Missing values are a major problem in all econometric applications based on survey data. A standard approach assumes data are missing-at-random and uses imputation methods, or even listwise deletion. This approach is justified if item non-response does not depend on the potentially missing variables’ realization. However, assuming missing-at-random may introduce bias if non-response is, in fact, selective.

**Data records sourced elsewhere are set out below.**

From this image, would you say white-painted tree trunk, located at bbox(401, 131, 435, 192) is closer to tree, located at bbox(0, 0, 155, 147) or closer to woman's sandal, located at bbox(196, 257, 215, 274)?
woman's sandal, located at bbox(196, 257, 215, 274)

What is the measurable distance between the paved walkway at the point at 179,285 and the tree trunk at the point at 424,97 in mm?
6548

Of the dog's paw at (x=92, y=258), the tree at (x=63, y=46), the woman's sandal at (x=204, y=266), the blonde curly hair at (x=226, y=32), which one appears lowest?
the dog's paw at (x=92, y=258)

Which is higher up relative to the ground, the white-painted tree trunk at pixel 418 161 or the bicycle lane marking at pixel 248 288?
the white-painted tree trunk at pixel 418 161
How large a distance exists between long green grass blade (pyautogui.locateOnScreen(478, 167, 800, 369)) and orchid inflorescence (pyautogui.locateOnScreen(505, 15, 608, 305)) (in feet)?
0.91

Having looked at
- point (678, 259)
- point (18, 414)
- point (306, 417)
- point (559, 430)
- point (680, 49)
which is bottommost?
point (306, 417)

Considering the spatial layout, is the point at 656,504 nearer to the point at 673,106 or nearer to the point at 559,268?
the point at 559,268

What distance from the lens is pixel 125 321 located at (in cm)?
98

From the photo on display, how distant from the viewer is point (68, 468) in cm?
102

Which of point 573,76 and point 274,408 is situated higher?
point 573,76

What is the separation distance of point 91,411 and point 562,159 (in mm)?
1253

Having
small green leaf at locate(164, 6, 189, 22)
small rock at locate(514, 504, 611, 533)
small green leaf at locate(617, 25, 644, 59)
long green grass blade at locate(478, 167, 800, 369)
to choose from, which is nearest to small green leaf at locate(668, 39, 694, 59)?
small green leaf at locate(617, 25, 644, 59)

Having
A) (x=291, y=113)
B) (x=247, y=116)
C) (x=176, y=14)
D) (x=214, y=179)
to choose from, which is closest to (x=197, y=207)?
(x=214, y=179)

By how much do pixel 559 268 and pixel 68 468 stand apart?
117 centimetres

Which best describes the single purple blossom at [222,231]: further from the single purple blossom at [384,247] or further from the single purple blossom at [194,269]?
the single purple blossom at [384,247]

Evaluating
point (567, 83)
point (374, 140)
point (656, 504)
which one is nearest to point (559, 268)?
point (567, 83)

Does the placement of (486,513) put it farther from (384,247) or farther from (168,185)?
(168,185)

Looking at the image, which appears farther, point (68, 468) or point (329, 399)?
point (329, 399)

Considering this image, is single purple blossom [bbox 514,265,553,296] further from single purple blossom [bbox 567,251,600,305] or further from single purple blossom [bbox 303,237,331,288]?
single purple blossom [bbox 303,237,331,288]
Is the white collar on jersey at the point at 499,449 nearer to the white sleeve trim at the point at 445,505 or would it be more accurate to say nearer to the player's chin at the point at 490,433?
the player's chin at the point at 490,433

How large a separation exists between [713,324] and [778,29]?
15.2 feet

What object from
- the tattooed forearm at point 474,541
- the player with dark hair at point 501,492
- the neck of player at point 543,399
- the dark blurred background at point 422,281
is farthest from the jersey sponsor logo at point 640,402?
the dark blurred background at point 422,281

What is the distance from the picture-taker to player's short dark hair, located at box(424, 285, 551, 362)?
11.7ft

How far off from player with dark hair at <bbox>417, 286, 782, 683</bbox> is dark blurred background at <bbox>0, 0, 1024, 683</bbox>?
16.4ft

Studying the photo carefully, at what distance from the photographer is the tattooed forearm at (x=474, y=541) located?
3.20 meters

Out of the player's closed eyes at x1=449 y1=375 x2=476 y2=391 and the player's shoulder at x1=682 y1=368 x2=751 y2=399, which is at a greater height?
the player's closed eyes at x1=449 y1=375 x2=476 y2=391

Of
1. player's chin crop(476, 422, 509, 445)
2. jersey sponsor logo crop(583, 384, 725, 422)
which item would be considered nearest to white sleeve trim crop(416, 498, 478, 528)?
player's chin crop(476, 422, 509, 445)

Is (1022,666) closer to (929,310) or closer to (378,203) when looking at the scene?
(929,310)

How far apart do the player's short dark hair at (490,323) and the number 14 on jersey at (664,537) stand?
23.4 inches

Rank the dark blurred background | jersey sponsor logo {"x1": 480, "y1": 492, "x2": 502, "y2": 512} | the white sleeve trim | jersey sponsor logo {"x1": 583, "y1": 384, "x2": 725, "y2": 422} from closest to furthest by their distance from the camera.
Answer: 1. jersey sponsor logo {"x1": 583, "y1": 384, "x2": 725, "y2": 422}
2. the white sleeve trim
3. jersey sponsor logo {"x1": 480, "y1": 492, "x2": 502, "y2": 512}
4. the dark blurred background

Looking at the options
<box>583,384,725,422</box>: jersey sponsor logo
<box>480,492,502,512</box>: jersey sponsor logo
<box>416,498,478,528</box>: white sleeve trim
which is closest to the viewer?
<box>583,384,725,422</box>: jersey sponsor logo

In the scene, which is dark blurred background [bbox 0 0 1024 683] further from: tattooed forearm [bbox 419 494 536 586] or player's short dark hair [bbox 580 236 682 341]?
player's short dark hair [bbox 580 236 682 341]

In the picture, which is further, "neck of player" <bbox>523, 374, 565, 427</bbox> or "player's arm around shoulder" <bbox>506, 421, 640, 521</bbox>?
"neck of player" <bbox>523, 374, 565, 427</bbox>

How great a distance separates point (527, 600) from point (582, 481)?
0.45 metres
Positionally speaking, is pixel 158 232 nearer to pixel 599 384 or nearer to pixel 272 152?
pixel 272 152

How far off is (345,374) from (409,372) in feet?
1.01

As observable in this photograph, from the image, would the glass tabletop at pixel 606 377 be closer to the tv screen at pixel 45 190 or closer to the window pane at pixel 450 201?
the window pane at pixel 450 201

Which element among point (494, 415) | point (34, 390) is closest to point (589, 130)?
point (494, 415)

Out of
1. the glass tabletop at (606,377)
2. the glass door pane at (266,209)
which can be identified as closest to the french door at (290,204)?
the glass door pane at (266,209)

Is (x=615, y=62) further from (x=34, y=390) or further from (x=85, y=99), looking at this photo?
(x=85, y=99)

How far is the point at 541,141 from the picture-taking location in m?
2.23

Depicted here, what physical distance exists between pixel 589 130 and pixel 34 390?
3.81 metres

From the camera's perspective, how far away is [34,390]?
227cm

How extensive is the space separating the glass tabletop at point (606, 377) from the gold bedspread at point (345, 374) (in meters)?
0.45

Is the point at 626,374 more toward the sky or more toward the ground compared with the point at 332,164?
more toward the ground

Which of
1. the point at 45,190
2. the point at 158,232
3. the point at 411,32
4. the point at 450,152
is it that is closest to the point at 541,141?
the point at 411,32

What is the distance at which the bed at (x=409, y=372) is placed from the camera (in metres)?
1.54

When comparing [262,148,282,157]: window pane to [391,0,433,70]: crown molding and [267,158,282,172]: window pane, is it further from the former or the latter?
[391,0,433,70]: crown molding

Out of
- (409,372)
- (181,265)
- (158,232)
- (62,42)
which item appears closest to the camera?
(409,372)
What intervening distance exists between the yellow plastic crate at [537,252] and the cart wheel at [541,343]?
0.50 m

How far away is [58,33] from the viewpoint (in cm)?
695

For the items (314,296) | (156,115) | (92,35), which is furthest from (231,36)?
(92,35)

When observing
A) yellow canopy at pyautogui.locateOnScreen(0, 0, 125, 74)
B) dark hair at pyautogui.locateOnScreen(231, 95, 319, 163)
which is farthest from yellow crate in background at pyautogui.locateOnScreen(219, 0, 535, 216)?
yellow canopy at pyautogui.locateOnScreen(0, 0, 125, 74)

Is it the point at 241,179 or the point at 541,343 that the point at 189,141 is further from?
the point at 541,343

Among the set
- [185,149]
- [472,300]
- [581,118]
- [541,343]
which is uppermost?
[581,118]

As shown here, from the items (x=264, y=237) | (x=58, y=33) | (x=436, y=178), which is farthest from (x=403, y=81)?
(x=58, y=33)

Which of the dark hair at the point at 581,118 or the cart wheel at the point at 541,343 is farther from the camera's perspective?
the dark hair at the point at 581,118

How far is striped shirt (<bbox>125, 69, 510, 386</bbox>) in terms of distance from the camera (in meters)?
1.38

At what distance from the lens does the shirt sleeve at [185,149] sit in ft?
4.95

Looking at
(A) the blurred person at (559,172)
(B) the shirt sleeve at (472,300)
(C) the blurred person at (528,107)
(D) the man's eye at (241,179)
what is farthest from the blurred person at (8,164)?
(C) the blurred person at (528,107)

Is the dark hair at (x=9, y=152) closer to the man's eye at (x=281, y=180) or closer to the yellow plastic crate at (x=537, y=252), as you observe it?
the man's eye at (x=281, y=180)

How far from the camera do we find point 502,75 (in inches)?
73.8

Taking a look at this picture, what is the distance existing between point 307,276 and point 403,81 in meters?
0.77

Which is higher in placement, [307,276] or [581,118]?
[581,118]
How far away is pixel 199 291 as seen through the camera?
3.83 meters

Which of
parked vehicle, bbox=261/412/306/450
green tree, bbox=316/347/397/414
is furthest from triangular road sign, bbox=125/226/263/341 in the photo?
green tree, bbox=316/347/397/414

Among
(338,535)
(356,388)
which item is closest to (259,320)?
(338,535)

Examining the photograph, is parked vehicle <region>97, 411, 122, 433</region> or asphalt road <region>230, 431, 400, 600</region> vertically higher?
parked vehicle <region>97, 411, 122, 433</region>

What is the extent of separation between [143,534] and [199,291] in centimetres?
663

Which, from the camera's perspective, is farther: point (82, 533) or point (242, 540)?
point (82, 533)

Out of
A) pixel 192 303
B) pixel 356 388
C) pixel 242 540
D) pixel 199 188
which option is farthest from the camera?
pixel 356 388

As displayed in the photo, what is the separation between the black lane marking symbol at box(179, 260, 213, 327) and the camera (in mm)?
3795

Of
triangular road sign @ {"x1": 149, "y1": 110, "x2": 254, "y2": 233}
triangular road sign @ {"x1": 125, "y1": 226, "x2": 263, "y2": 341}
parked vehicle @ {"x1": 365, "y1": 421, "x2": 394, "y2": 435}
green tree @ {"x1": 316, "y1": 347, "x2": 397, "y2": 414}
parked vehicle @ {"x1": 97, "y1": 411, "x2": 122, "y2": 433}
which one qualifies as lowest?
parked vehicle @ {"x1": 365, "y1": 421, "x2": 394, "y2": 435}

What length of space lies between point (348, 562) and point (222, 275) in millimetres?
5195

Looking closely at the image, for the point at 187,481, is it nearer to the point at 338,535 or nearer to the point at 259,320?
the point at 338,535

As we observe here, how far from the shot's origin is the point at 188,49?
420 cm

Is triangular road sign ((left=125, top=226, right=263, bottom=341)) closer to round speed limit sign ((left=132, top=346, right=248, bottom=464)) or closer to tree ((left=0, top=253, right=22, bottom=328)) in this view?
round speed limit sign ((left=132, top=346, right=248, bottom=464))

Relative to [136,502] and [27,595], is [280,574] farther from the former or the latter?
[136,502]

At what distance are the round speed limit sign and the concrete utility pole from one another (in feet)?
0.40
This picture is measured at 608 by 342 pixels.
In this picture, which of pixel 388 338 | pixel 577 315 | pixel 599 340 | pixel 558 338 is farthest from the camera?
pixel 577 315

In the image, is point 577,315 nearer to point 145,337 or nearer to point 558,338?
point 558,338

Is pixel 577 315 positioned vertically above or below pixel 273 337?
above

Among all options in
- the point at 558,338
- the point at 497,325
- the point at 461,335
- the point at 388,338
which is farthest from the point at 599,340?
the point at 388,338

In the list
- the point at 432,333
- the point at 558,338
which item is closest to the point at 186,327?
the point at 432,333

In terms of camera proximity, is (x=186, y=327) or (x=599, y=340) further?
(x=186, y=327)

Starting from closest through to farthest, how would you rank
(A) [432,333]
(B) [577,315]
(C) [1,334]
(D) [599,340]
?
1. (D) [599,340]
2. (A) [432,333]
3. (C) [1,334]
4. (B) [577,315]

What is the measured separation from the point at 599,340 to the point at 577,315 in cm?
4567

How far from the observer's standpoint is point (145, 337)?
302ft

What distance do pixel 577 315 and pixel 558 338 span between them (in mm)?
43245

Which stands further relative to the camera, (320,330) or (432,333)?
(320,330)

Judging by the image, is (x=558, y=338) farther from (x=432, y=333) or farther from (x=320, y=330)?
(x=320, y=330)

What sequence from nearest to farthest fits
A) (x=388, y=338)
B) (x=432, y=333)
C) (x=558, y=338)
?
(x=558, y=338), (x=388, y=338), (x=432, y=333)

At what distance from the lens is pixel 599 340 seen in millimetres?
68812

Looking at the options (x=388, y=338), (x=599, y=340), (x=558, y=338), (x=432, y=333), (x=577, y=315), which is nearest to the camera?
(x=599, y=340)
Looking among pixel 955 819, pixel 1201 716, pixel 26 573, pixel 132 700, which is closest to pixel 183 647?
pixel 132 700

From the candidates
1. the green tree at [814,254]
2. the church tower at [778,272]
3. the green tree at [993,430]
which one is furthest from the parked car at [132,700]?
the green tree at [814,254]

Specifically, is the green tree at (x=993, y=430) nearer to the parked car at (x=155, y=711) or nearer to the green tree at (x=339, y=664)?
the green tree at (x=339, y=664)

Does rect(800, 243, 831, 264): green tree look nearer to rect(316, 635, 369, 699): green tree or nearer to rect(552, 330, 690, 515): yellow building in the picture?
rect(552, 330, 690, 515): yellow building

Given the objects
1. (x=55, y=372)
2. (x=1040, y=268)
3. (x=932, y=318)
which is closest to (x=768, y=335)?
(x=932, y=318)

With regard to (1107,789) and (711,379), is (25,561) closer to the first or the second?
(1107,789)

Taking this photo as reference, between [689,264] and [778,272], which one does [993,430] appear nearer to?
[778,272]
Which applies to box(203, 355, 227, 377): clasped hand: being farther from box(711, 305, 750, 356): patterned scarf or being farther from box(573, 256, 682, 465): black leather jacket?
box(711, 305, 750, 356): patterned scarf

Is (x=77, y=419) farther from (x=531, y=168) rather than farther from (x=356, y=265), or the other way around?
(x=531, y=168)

Relevant applications range from financial or strategic firm-level data to individual-level data on income or privacy-sensitive behaviors.
In this paper, we propose a novel approach to deal with selective item nonresponse in the model’s dependent variable. Our approach is based on instrumental variables that affect selection only through potential outcomes. In addition, we allow for endogenous regressors. We establish identification of the structural parameter and propose a simple two-step estimation procedure for it. Our estimator is consistent and robust against biases that would prevail when assuming missingness at random. We implement the estimation procedure using firm-level survey data and a binary instrumental variable to estimate the effect of outsourcing on productivity.
Breunig, Christoph, Michael Kummer, Jörg Ohnemus und Steffen Viete (2016), IT Outsourcing and Firm Productivity: Eliminating Bias from Selective Missingness in the Dependent Variable, ZEW Discussion Paper Nr. 16-092, Mannheim.